Cytokines such as IL-1β and TNF-α, which amplify the inflammatory response, and granulocyte-macrophage colony-stimulating factor (GM-CSF), which prolongs eosinophil survival in the airways, orchestrate the inflammatory response in asthma and determine its severity. TH2-derived cytokines include IL-5, which is required for eosinophil differentiation and survival; IL-4, which is important for TH2 cell differentiation; and IL-13, needed for IgE formation.
Cysteinyl leukotrienes are potent bronchoconstrictors that act as proinflammatory mediators mainly derived from mast cells and eosinophils. Their inhibition has been associated with an improvement in lung function and asthma symptoms.

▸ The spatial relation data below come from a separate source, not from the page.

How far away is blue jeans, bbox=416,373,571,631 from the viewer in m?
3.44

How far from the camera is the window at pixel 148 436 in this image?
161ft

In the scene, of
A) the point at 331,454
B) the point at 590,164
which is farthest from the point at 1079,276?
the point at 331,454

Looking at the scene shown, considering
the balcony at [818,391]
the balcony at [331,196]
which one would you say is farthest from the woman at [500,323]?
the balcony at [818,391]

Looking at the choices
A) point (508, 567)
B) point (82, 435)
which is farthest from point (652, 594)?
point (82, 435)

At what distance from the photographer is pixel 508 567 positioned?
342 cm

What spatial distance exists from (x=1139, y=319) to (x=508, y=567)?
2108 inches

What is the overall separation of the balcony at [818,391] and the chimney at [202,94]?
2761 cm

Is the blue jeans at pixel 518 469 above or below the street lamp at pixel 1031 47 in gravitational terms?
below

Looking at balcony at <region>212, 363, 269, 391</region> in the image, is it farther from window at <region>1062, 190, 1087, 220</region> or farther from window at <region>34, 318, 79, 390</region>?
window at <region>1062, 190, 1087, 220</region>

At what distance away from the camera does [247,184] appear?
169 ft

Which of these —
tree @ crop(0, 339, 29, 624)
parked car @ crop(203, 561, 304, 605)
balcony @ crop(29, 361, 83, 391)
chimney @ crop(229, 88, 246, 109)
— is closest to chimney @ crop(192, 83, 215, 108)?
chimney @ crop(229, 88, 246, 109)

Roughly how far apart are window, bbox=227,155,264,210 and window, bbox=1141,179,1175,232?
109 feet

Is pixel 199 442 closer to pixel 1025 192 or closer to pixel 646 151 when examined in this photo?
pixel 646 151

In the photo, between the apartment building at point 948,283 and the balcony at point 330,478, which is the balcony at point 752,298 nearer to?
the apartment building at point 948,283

Nitric oxide (NO) has been associated with the presence of eosinophilic inflammation in asthma. It is produced predominantly from the action of inducible nitric oxide synthase (iNOS) in airway epithelial cells. Exhaled NO concentration is increasingly being used to diagnose asthma in the context of a compatible clinical history and to monitor the effectiveness of asthma treatment.

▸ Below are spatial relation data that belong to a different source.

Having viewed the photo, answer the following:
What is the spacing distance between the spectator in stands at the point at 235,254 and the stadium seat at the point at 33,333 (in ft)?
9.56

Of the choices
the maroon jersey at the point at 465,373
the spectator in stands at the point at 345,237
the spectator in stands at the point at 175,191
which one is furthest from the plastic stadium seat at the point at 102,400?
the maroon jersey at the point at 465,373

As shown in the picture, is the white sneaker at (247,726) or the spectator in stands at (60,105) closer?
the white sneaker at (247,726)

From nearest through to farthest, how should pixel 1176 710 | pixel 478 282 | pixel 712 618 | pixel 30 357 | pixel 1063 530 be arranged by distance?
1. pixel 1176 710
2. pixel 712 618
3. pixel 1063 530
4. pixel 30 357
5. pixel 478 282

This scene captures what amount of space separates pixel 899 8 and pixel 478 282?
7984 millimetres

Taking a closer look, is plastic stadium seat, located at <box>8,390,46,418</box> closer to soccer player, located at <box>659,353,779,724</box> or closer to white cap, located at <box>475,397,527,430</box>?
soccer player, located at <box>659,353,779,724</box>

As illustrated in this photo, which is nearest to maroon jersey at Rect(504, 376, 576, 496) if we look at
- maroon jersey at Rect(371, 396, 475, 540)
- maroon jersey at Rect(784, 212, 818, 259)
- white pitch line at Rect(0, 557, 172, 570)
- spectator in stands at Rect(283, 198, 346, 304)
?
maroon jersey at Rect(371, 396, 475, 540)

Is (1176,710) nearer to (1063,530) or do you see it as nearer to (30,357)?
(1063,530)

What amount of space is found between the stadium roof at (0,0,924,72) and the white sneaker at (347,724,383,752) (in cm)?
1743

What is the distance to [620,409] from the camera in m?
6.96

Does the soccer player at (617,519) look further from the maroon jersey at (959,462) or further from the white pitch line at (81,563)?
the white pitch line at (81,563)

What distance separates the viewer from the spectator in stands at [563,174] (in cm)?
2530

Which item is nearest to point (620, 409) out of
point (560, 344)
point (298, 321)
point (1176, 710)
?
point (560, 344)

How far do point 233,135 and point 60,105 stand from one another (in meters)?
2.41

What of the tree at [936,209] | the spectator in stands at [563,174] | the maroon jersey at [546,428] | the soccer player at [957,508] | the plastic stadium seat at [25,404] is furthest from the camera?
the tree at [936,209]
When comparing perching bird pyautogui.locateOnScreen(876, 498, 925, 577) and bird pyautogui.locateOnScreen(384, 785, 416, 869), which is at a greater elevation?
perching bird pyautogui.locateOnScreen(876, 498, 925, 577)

Airway narrowing is the final common pathway leading to symptoms and physiologic changes in asthma. As discussed next, several factors contribute to the development of airway narrowing in asthma (Figure 38-6).
Figure 38-6 Pathobiology of asthma.
(From Barnes PJ: New drugs for asthma, Nat Rev Drug Discov 3:831–844, 2004.)
Bronchoconstriction is an abnormal contraction of airway smooth muscle that was presumed to be due to an intrinsic abnormality in the airway myocytes. Nervous system dysfunction with cholinergic and/or tachykinin excess also was proposed as an important pathogenic process. Autonomic dysfunction decreases in response to β-agonist and increases in response to α-agonist activity.